Unit-5 AD23211 PDS Final NOTES
Unit-5 AD23211 PDS Final NOTES
Importing Matplotlib – Simple line plots – Simple scatter plots – visualizing errors – density
and contour plots – Histograms – legends – colors – subplots – text and annotation –
customization – three dimensional plotting - Geographic Data with Basemap– Visualization
with Seaborn.
We’ll now take an in-depth look at the Matplotlib tool for visualization in Python. Matplotlib is a
multiplatform data visualization library built on NumPy arrays, and designed to work with the broader
SciPy stack. It was conceived by John Hunter in 2002, originally as a patch to IPython for enabling
interactive MATLAB-style plotting via gnuplot from the IPython command line. IPython’s creator,
Fernando Perez, was at the time scrambling to finish his PhD, and let John know he wouldn’t have time
to review the patch for several months. John took this as a cue to set out on his own, and the Matplotlib
package was born, with version 0.1 released in 2003. It received an early boost when it was adopted as
the plotting package of choice of the Space Telescope Science Institute (the folks behind the Hubble
Telescope), which financially supported Matplotlib’s development and greatly expanded its
capabilities.
One of Matplotlib’s most important features is its ability to play well with many operating systems
and graphics backends. Matplotlib supports dozens of backends and output types, which means you
can count on it to work regardless of which operating system you are using or which output format you
wish. This cross-platform, everything-to-everyone approach has been one of the great strengths of
Matplotlib. It has led to a large userbase, which in turn has led to an active developer base and Mat-
plotlib’s powerful tools and ubiquity within the scientific Python world.
1. IMPORTING MATPLOTLIB
Before we dive into the details of creating visualizations with Matplotlib, there are a few
useful things you should know about using the package.
Visualization with Matplotlib
General Matplotlib Tips
In[1]: import matplotlib as mpl
import matplotlib.pyplot as plt
plt.style directive to choose appropriate aesthetic styles for our figures
In[2]: plt.style.use('classic')
1.1 Plotting from a script
If you are using Matplotlib from within a script, the function plt.show() is your friend.

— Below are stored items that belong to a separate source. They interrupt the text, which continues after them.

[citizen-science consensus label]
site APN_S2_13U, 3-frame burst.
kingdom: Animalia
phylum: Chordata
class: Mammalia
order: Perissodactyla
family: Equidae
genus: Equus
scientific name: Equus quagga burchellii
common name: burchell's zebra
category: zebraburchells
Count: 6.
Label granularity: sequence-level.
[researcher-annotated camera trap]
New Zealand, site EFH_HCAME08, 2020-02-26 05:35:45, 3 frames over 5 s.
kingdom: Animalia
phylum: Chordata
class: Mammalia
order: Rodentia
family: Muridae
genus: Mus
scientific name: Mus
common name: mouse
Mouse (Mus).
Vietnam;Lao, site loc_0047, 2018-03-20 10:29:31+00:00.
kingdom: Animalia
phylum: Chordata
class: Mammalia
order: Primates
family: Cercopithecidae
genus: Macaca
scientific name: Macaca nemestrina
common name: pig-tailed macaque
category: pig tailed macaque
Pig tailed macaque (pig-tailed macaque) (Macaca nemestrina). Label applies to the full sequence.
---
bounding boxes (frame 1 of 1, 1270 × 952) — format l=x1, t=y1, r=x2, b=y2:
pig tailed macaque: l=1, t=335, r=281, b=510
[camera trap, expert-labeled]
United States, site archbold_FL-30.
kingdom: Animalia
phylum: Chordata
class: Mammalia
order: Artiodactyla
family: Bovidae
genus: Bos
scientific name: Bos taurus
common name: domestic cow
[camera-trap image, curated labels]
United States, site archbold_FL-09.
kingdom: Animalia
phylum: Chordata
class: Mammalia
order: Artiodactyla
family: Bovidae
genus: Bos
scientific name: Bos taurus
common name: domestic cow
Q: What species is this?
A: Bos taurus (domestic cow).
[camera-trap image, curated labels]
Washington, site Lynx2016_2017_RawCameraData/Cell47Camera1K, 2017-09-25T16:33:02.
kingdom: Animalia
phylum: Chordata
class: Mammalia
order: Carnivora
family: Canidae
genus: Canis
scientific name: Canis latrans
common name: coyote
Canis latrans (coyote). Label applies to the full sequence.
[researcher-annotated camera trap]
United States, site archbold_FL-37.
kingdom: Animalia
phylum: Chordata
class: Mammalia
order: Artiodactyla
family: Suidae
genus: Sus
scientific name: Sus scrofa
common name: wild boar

plt.show() starts an event loop, looks for all currently active figure objects, and opens one or
more interactive windows that display your figure or figures. So, for example, you may have a
file called myplot.py containing the following:
# file: myplot.py
import matplotlib.pyplot as plt
import numpy as np
plt.plot(x, np.sin(x))
plt.plot(x, np.cos(x))
plt.show()
You can then run this script from the command-line prompt, which will result in a window opening
with your figure displayed:
$ python myplot.py
The plt.show command does a lot under the hood, as it must interact with your system's
interactive graphical backend. The details of this operation can vary greatly from system to
system and even installation to installation, but Matplotlib does its best to hide all these details
from you.
One thing to be aware of: the plt.show command should be used only once per Python
session, and is most often seen at the very end of the script. Multiple show commands can lead
to unpredictable backend-dependent behavior, and should mostly be avoided.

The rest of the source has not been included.